There was never a Ukrainian Yuzivka, only a Russian Iuzovka, and that is one reason why we have a problem still today, not only with names but with the guns of the Donetsk People’s Republic.








Sunday, 22 April 2018

Review: Sara Baume A Line Made By Walking





This is very good. There is really no plot, but right through I wanted to keep reading. It’s true that I did not read it as a novel but rather as an autobiography recollected – that is, crafted – in tranquillity. There is an enormous amount of skilful, talented crafting here. There is also a lot going on and any summary will be partial: a young woman holed up in her late grandmother’s isolated bungalow going through a nervous breakdown or, at least, a long episode of serious depression which makes isolation less of a challenge than human contact, less of a challenge than human intercourse. There is no sex and that is very striking and when it is alluded to, it appears only in the context of violence or the threat of violence: being followed, being stalked, being attacked. There is some use of alcohol to escape and consistent use of the natural world both as a thing to think the depression and sometimes overcome it. An obvious compare & contrast book to read beside this one would be Amy Liptrot’s The Outrun (reviewed here on 19 September 2016  ).

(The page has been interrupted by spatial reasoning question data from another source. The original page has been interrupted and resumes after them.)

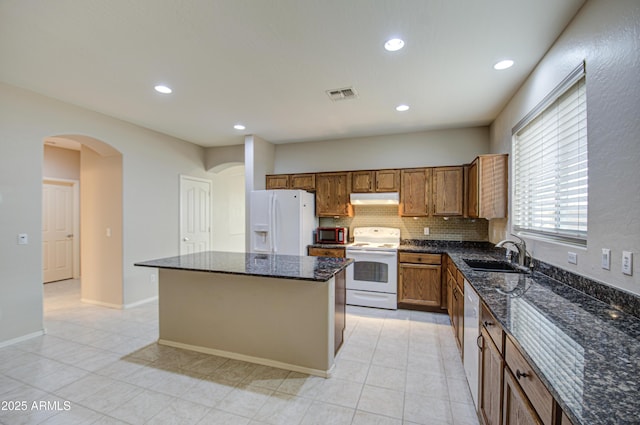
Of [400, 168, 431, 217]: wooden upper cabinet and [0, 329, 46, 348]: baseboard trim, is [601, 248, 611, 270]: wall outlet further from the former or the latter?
[0, 329, 46, 348]: baseboard trim

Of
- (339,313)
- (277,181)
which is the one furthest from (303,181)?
(339,313)

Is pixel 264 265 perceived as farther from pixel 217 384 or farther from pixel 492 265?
pixel 492 265

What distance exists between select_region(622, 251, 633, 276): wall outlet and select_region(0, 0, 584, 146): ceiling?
1537 millimetres

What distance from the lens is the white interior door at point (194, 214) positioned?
5.00m

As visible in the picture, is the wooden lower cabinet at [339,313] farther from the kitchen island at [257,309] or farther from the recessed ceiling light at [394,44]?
the recessed ceiling light at [394,44]

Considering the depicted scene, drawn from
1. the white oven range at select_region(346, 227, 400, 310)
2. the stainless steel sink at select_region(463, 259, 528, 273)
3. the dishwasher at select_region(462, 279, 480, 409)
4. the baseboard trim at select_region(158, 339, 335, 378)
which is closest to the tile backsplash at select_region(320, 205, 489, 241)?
the white oven range at select_region(346, 227, 400, 310)

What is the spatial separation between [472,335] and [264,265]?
178cm

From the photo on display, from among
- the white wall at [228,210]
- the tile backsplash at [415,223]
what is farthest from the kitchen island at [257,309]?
the white wall at [228,210]

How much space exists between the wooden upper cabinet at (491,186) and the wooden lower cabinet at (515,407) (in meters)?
2.40

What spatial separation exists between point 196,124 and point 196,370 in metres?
3.24

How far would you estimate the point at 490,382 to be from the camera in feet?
5.04

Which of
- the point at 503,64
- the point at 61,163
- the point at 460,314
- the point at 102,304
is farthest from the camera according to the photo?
the point at 61,163

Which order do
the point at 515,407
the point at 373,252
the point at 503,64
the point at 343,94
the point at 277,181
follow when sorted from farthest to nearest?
the point at 277,181 < the point at 373,252 < the point at 343,94 < the point at 503,64 < the point at 515,407

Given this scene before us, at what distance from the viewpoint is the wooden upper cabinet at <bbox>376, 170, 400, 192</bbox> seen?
14.3 feet
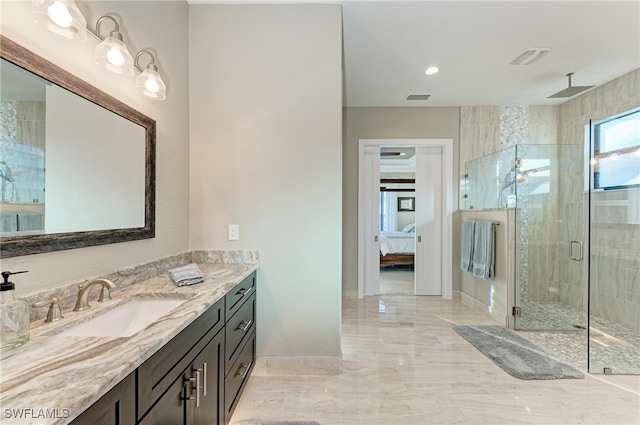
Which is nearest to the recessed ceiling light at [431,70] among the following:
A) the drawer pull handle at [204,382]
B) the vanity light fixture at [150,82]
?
the vanity light fixture at [150,82]

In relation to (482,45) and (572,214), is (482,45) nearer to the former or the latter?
(482,45)

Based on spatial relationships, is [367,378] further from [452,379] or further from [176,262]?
[176,262]

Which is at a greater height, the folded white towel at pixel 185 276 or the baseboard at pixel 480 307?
the folded white towel at pixel 185 276

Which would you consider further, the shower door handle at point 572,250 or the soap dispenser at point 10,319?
the shower door handle at point 572,250

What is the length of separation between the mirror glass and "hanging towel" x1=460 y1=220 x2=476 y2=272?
3805 millimetres

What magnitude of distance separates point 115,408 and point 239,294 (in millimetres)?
1123

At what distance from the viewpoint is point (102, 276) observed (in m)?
1.46

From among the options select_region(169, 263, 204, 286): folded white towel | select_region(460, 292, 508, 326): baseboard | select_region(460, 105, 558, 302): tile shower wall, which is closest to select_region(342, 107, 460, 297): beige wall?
select_region(460, 105, 558, 302): tile shower wall

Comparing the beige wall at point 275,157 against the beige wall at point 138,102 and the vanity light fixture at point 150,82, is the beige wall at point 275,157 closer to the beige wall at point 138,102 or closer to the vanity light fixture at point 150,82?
the beige wall at point 138,102

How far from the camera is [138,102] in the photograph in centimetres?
177

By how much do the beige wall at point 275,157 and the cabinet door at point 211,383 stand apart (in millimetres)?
762

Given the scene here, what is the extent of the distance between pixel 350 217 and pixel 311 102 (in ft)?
7.65

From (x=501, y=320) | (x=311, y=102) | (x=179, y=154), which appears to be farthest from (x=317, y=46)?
(x=501, y=320)

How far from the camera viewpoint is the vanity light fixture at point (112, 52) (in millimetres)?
1357
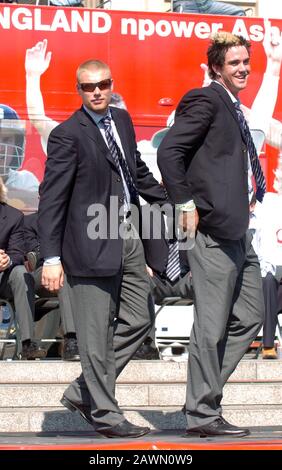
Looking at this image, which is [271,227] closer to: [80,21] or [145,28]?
[145,28]

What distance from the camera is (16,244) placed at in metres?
9.12

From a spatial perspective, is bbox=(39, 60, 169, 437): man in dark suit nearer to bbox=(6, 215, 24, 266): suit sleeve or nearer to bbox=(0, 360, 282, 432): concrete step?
bbox=(0, 360, 282, 432): concrete step

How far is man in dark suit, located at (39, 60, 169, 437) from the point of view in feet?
19.1

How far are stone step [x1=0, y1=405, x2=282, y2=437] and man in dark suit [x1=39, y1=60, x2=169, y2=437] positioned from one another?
21.8 inches

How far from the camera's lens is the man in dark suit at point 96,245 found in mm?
5832

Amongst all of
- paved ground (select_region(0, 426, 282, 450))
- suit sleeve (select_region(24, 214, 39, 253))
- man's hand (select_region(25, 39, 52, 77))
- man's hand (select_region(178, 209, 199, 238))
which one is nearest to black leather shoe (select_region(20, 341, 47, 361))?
suit sleeve (select_region(24, 214, 39, 253))

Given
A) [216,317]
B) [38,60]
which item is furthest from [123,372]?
[38,60]

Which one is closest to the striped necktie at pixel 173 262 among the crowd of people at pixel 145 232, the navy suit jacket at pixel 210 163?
the crowd of people at pixel 145 232

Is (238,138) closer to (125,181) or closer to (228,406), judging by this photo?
(125,181)

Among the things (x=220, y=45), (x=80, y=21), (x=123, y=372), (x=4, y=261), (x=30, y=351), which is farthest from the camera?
Result: (x=80, y=21)

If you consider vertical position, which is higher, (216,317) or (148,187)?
(148,187)

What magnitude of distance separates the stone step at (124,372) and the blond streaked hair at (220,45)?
2.33 m

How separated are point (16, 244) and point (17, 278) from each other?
36 centimetres

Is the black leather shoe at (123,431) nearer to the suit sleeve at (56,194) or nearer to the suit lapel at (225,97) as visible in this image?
the suit sleeve at (56,194)
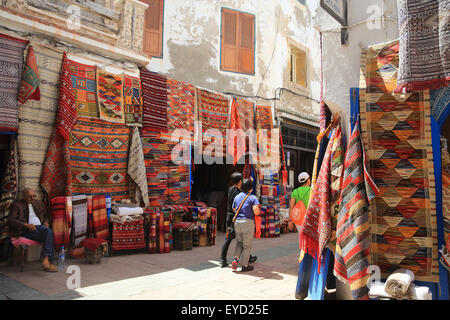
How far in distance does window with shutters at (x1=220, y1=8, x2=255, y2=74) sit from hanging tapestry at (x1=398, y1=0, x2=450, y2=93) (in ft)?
27.2

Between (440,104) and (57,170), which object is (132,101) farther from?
(440,104)

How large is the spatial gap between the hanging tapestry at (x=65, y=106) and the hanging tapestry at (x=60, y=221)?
1194mm

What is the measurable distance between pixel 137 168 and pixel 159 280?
3069 mm

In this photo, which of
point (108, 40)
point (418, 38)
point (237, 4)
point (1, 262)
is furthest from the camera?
point (237, 4)

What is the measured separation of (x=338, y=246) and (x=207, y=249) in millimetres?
4408

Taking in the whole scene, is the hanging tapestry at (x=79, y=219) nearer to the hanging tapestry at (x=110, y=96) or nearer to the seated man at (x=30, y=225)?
the seated man at (x=30, y=225)

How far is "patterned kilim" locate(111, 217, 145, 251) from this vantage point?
6375 mm

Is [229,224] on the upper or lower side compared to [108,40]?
lower

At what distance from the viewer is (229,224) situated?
5863 millimetres

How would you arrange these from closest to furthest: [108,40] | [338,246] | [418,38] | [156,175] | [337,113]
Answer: [418,38], [338,246], [337,113], [108,40], [156,175]

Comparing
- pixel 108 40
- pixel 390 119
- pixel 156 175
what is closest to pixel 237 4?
pixel 108 40

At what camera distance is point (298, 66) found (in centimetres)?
1349

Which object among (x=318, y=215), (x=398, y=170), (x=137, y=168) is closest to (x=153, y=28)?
(x=137, y=168)

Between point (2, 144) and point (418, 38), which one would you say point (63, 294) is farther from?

The author makes use of two devices which are played off against the main narrative. Frankie (the narrator) photographs animals dead in the garden or at the roadside and each of the ten chapters is titled for the dead animal whose photograph appears somewhere in the chapter pages: Robin, Rabbit, Rat, Mouse, Rook, Fox, Frog, Hare, Hedgehog, Badger - the usual cast of roadside fatalities.  I have my doubts about this. Modern digital printing allows for small grey and white images to be inserted into text (usually as 600 dpi jpg’s), at no extra cost,  rather than separated out onto expensive gloss paper photograph pages. I don’t think these thumbnail snaps work very well, in this book or in others I have looked at, and it may be that Baume’s descriptions would have sufficed – or worked better - without the inevitably disappointing grey-scale photographs themselves. Baume somewhere rightly remarks that making it bigger does not make it art, but in the case of photographs I don’t think you can appreciate them as thumbnails. Miniatures almost certainly do not work as art – that is why museums of miniatures are museums of curiosities rather than museums of art.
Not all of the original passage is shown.